=== Records for the exercise ===

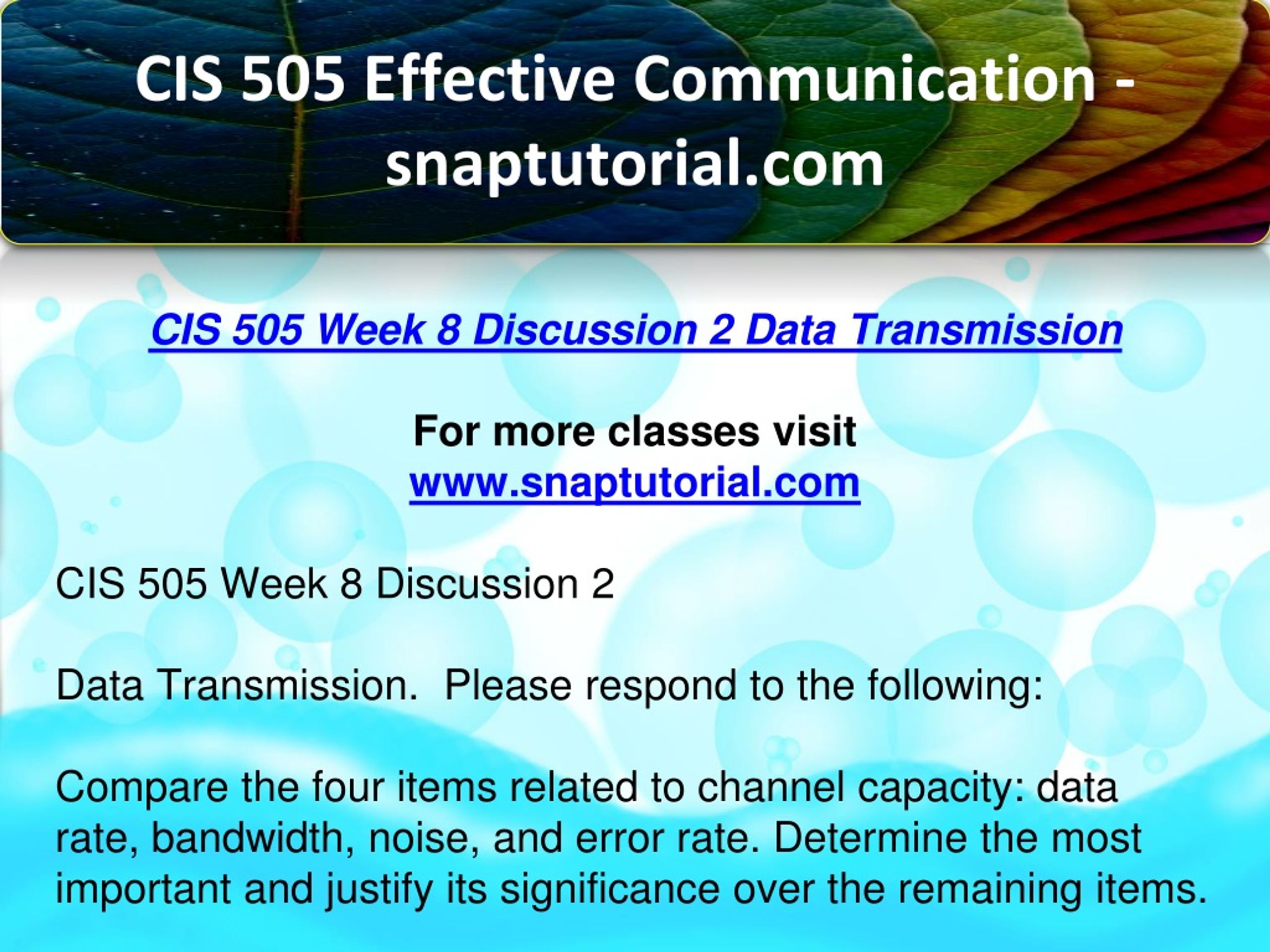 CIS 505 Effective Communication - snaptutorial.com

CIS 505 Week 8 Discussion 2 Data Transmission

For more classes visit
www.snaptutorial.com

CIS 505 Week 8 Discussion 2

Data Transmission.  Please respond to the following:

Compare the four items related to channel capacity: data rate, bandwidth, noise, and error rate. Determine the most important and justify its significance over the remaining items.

===
=== Records for the exercise ===

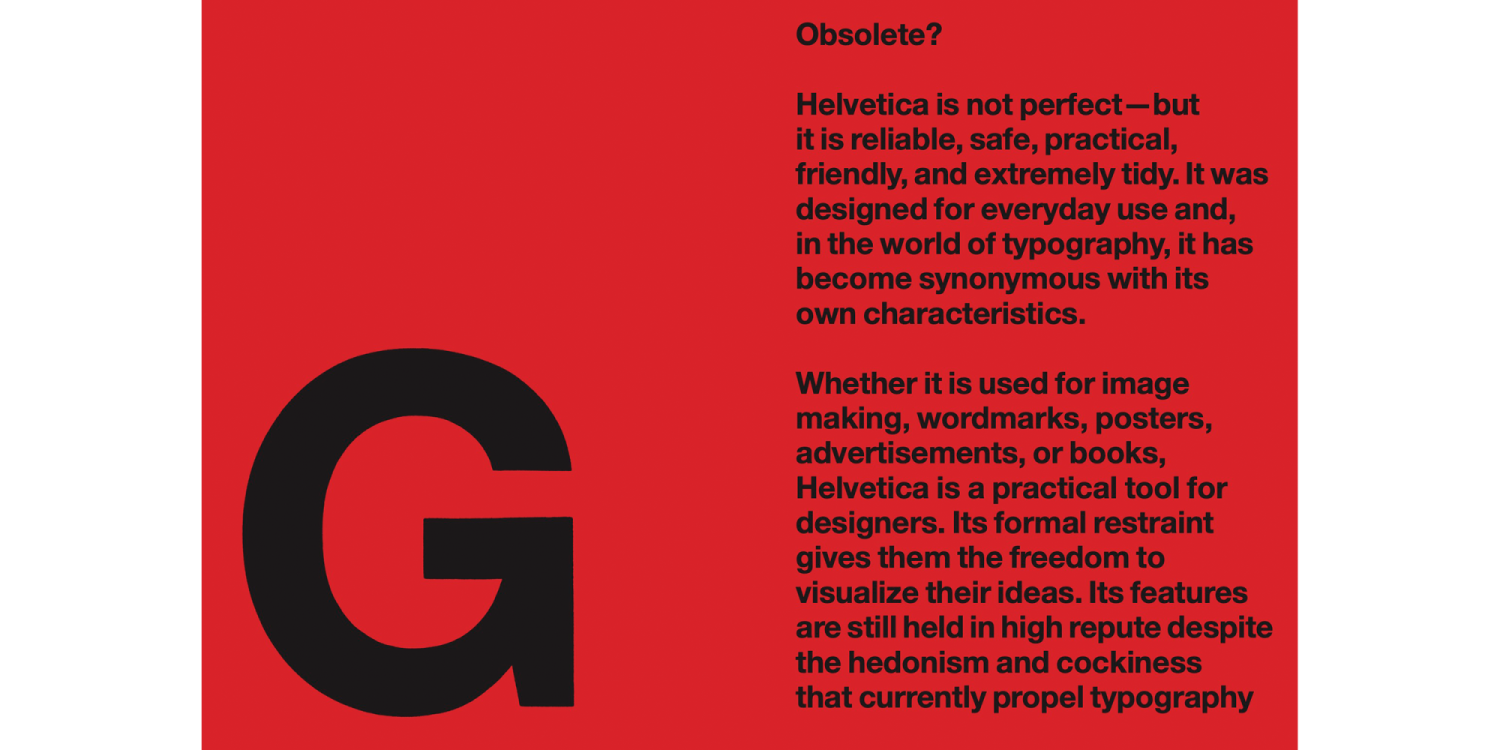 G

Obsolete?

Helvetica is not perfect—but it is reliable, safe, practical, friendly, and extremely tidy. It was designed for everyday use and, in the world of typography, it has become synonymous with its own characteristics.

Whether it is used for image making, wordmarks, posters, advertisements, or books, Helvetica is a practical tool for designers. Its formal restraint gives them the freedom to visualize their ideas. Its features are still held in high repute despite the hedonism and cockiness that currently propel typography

===

Reproduce the lines of the entries above from the one with "For more classes visit" to the one with "Compare the four", both included, exactly and without any other line.

→ **Answer to the problem**:
For more classes visit
www.snaptutorial.com

CIS 505 Week 8 Discussion 2

Data Transmission.  Please respond to the following:

Compare the four items related to channel capacity: data rate, bandwidth, noise, and error rate. Determine the most important and justify its significance over the remaining items.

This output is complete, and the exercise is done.